Tant qu’on conservera un système de répartition, le lien restera indirect car dans un tel système, la prise en compte de la rémunération d’activité induit des droits à retraite, droits exprimés en points, et ces points ne seront transformés en unités monétaires qu’au moment du paiement des pensions de retraite, en fonction des disponibilités financières existant à ce moment. Dans un système de capitalisation, le lien entre rémunération d’activité et pension de retraite pourra être plus direct. Mon opinion est que l’on arrivera nécessairement à un système de retraite où la part de la capitalisation grandira au détriment de la part de répartition ; ceci pour des raisons financières, d’équité, de responsabilisation des acteurs économiques. Mais il y faudra plusieurs décennies d’évolution progressive.

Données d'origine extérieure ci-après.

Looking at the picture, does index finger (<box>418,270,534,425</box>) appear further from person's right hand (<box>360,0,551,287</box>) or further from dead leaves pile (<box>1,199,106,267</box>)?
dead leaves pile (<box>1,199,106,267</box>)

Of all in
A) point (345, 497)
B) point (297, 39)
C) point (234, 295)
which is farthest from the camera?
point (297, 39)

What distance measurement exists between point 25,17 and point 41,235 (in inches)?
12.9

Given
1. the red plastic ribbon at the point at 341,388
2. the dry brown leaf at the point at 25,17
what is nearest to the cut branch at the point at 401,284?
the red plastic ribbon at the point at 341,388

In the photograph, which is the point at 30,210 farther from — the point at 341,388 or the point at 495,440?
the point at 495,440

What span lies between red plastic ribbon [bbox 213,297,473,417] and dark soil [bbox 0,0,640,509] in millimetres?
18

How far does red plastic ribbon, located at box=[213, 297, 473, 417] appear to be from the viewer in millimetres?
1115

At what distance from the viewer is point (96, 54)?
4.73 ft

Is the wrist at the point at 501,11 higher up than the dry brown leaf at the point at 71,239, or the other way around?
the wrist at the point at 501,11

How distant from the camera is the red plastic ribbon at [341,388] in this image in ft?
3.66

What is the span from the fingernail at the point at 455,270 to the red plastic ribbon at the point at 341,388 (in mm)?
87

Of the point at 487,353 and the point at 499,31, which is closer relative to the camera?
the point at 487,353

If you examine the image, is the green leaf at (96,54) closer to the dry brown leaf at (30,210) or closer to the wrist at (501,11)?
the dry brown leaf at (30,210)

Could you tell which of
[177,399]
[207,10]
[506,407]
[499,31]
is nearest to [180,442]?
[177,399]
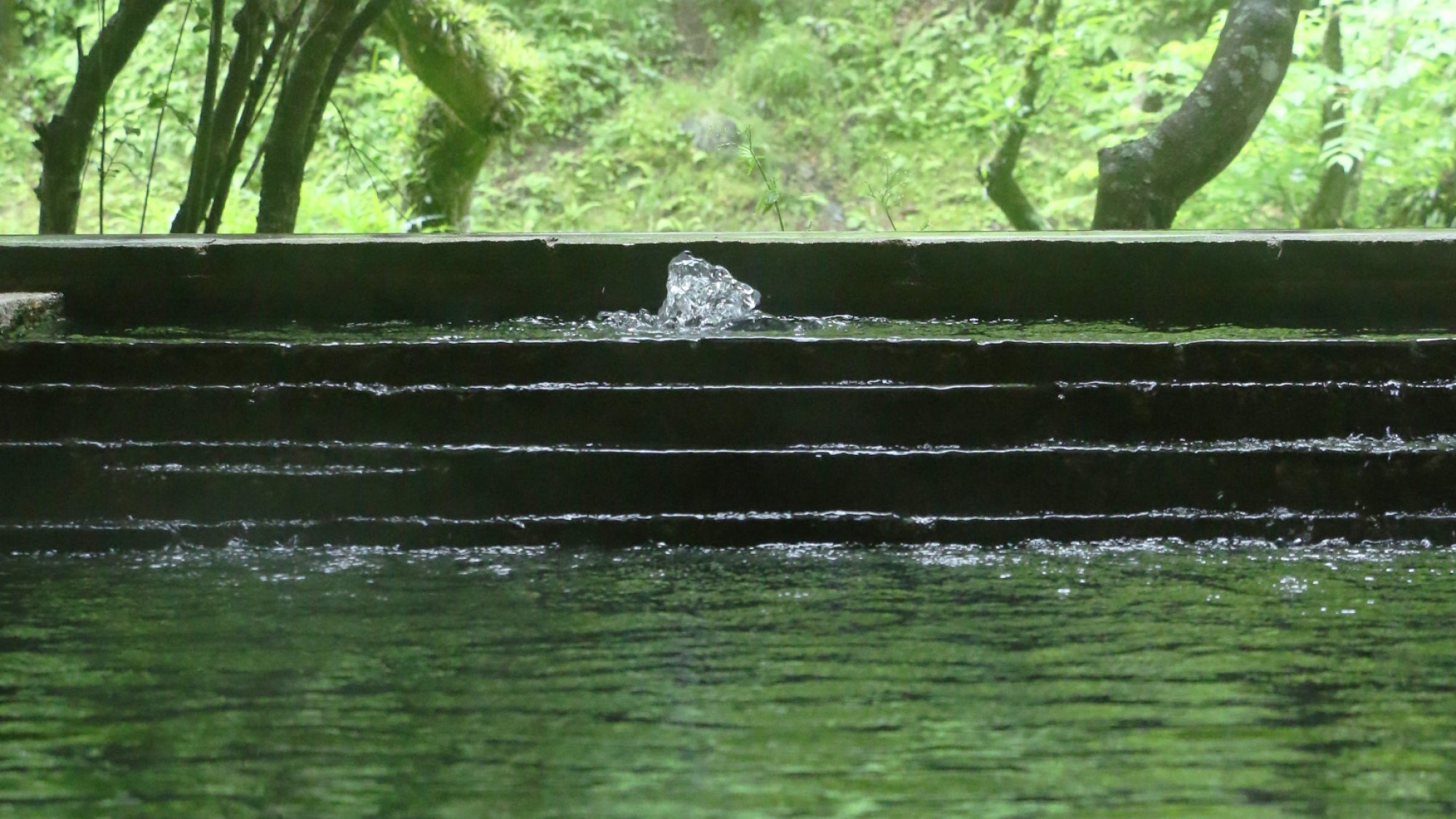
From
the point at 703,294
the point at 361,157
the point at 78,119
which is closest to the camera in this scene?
the point at 703,294

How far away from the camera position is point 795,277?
4.15 m

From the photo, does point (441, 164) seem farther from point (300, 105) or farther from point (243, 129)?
point (300, 105)

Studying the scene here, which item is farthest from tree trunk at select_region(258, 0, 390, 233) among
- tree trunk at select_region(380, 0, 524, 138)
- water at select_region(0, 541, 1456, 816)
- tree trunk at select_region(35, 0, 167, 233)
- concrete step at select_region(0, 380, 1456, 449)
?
tree trunk at select_region(380, 0, 524, 138)

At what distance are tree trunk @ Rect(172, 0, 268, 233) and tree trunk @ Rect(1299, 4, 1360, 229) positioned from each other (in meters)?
7.70

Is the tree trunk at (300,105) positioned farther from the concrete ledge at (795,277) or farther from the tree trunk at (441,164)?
the tree trunk at (441,164)

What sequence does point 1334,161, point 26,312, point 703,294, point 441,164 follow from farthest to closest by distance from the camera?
point 441,164, point 1334,161, point 703,294, point 26,312

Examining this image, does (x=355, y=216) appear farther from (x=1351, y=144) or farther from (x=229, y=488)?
(x=229, y=488)

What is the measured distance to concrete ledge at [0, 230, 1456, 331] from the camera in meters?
4.01

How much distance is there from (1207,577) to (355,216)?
9459mm

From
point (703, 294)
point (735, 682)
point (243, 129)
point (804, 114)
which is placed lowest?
point (735, 682)

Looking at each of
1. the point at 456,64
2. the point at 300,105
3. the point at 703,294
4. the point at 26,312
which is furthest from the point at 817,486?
the point at 456,64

De toute façon, on n’échappera pas à la nécessité de considérer beaucoup plus qu’on ne le fait actuellement une pension de retraite comme une rémunération différée. Alors, pas de rémunération, pas de retraite ?
Compte tenu du contexte actuel, je doute fort -c’est un euphémisme- de la possibilité d’instaurer une rémunération en faveur des personnes qui ont des enfants et qui ne travaillent pas. En tout cas, deux voies me paraissent exclues : une allocation versée sur fonds publics, ou un maintien du salaire, ou d’une partie du salaire, à la charge de l’employeur, pendant la période non travaillée. Mais deux autres voies pourraient être explorées.
La première serait que les allocations familiales soient considérées comme une rémunération affectée à la personne qui ne travaille pas et servent d’assiette, ou puissent servir d’assiette, à la constitution de droits à la retraite, par le biais de cotisations qui seraient prélevées et affectées à un compte de retraite par capitalisation. Un tel système me paraît réaliste. On m’objectera à juste titre qu’il conduirait, toutes choses restant égales, et du fait des cotisations, à diminuer le montant effectivement disponible des allocations familiales. Certes. Mais une fiscalisation des allocations familiales pourrait autofinancer l’augmentation du montant brut des allocations, augmentation qui rendrait indolore le poids des cotisations.
La seconde voie paraîtra à beaucoup d’entre vous très utopique. Elle part de la constatation que 500 à 600 milliards d’euros sont versés chaque année à la population française, ou vivant en France, sous forme de protection sociale. Une partie importante de cette gigantesque somme est constituée d’allocations diverses et variées, à l’utilité discutable, qui ne vont pas toujours là où elles seraient le plus nécessaires, qui sont distribuées à travers des canaux et des procédures complexes, enchevêtrés, coûteux à administrer, qui occasionnent des fraudes importantes. Pourquoi ne pas purement et simplement supprimer ces allocations et les remplacer par une « allocation minimum d’existence » versée à chaque français, quelle que soit sa situation, quels que soient ses revenus, sans qu’un dossier doive être établi puis étudié ? A titre indicatif, 400 euros mensuels pour chaque adulte et 200 pour chaque mineur coûteraient la moitié du budget de la protection sociale. Une objection vient tout de suite à l’esprit : verser 400 euros par mois à Bernard Arnaud ou à Mme Bettencourt, vous n’y pensez pas ! Eh bien, fiscalisons cette allocation à l’impôt sur le revenu à un taux double du taux marginal de la personne concernée. Comme ce taux, y compris la CSG, est au maximum de l’ordre de 50%, l’allocation sera récupérée en totalité.
Cette idée, à priori farfelue, commence à faire son petit bonhomme de chemin.